Neither Stafford, nor Carr, nor Cousins is in Rodgers’ class as a player. But that’s irrelevant under center.
Good-to-great QBs receive great-to-stupendous contracts, period. The market has been set and there’s no getting around it. Like Cousins, Stafford isn’t driven by dollars but he’s not trying to pass them up, either.
“I work extremely hard no matter what my salary is for the year or anything like that,” he told reporters Monday. “It’s just part of what comes with the position of playing quarterback in this league and playing it at a high level, and that’s what I strive to do. And I don’t do that for anything other than the guys in the locker room, the coaching staff that puts in all the hard work to get us ready to play and my teammates. Obviously, couldn’t have gotten to this point without a lot of help from all those guys.”
Yes, quarterbacks get too much blame and too much credit. No, it’s not fair to judge them solely by statistics and the team’s won-loss record. Yes, the contracts we’re seeing are mind-boggling.
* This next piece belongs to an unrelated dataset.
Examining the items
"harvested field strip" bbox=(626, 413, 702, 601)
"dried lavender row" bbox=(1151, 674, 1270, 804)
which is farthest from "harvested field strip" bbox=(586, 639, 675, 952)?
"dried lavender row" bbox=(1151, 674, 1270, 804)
No, not every decision will be as terrible as Houston’s ($72 million for Brock Osweiler), or as terrific as New England’s (sixth-round pick for Tom Brady).
But trying to scrimp and get by with low-ceiling youngsters, journeymen or proven (inadequate) veterans is no way to compete for a championship.
Only a handful of teams have defenses/special teams so stellar that their quarterback can be a passenger along the way. When you find a live signal caller you must be willing to open the wallet and pay. Allen said that’s what he wanted to do with Cousins.
But the front office’s actions told a different story. We never saw the kind of effort like, say, the Lions exhibited in their bid to lock up Stafford. The Skins had two offseasons to get the job done. Detroit signed its man in six months after first broaching the idea in February.
“I think I told Matt I wanted to get it done the first time we talked about it,” Lions general manager Bob Quinn told reporters. “But I knew it takes time It’s a lot of back and forth, it’s a lot of conversations, a lot of emails, a lot of text messages. It’s a lot of work.”
A lot of work that led to a lot of loot for Stafford.
He isn’t the league’s best but he’s the best option for the Lions, just like No. 8 is for the Skins. Cousins has the good fortune to also be the best option for a handful of QB-starved teams next year. He’s in the rare position of hitting the open market just as he reaches his prime and salaries soar.
Rodgers, Atlanta’s Matt Ryan and New Orleans’ Drew Brees are approaching the moment when they’ll pull up alongside Cousins at the feeding trough. The Skins might be in denial, but the NFL expression rings true.
Quarterbacks get paid.
Teams that refuse to pay get slaughtered.